■ Esercizi ■
(a) Elenca le diverse parole del brano sulla detenzione domiciliare che cominciano con «deten», indicando ciascuna una sola volta.
(b) Trascrivi il passo del brano sulla detenzione domiciliare da "Il detenuto in" a "magistrato di sorveglianza.".

■ Brano da leggere ■

----

Chi è ai domiciliari può chiedere il risarcimento per le condizioni della detenzione. Ma quale giudice è competente?

Il detenuto in regime di detenzione domiciliare è legittimato a chiedere il rimedio compensativo per le modalità inumane della detenzione, giacché le misure alternative alla detenzione rappresentano una modalità di esecuzione della pena detentiva . Ed il giudice competente è il magistrato di sorveglianza.

----

Dati raccolti
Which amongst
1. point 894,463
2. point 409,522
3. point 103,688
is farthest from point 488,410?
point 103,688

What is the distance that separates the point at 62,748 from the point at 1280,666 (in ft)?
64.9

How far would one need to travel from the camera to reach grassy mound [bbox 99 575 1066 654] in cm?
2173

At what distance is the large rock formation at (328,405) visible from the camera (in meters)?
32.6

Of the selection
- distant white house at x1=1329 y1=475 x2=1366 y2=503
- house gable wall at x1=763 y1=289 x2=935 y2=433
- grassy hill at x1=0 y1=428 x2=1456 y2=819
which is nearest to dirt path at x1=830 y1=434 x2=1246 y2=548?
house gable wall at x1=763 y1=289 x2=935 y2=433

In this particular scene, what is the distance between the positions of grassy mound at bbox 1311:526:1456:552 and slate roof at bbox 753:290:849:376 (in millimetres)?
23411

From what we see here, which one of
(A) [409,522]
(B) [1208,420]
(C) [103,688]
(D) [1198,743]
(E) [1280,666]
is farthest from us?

----

■ Soluzioni svolte ■
(a) detenzione, detenuto, detentiva

(b)
Il detenuto in regime di detenzione domiciliare è legittimato a chiedere il rimedio compensativo per le modalità inumane della detenzione, giacché le misure alternative alla detenzione rappresentano una modalità di esecuzione della pena detentiva . Ed il giudice competente è il magistrato di sorveglianza.